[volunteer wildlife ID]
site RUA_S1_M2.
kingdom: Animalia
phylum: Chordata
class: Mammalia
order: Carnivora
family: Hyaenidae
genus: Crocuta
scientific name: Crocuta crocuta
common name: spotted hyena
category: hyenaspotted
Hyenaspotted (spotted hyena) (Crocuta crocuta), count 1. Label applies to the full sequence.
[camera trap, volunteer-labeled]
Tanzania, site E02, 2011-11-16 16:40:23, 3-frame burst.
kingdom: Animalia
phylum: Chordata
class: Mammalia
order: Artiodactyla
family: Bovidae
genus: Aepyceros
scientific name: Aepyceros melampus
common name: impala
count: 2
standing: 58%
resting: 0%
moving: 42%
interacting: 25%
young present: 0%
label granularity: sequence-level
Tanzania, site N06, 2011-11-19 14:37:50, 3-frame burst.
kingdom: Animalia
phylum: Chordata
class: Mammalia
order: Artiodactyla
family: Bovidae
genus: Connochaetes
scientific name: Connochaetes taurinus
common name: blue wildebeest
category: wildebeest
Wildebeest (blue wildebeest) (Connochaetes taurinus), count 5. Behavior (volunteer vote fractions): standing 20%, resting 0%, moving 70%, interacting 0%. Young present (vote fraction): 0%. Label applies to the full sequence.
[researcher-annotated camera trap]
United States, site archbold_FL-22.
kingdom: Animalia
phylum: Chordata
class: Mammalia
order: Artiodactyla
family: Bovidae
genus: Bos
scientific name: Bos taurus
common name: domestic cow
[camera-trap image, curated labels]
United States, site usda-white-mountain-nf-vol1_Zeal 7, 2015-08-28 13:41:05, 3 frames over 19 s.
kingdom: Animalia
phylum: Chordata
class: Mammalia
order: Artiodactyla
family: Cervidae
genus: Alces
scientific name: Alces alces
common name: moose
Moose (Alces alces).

::::::

ASSIGNMENT >>
Word for word, reproduce the lines of the listing from the first one through the line containing "common name: impala", and no more.

WRITTEN REPLY >>
[volunteer wildlife ID]
site RUA_S1_M2.
kingdom: Animalia
phylum: Chordata
class: Mammalia
order: Carnivora
family: Hyaenidae
genus: Crocuta
scientific name: Crocuta crocuta
common name: spotted hyena
category: hyenaspotted
Hyenaspotted (spotted hyena) (Crocuta crocuta), count 1. Label applies to the full sequence.
[camera trap, volunteer-labeled]
Tanzania, site E02, 2011-11-16 16:40:23, 3-frame burst.
kingdom: Animalia
phylum: Chordata
class: Mammalia
order: Artiodactyla
family: Bovidae
genus: Aepyceros
scientific name: Aepyceros melampus
common name: impala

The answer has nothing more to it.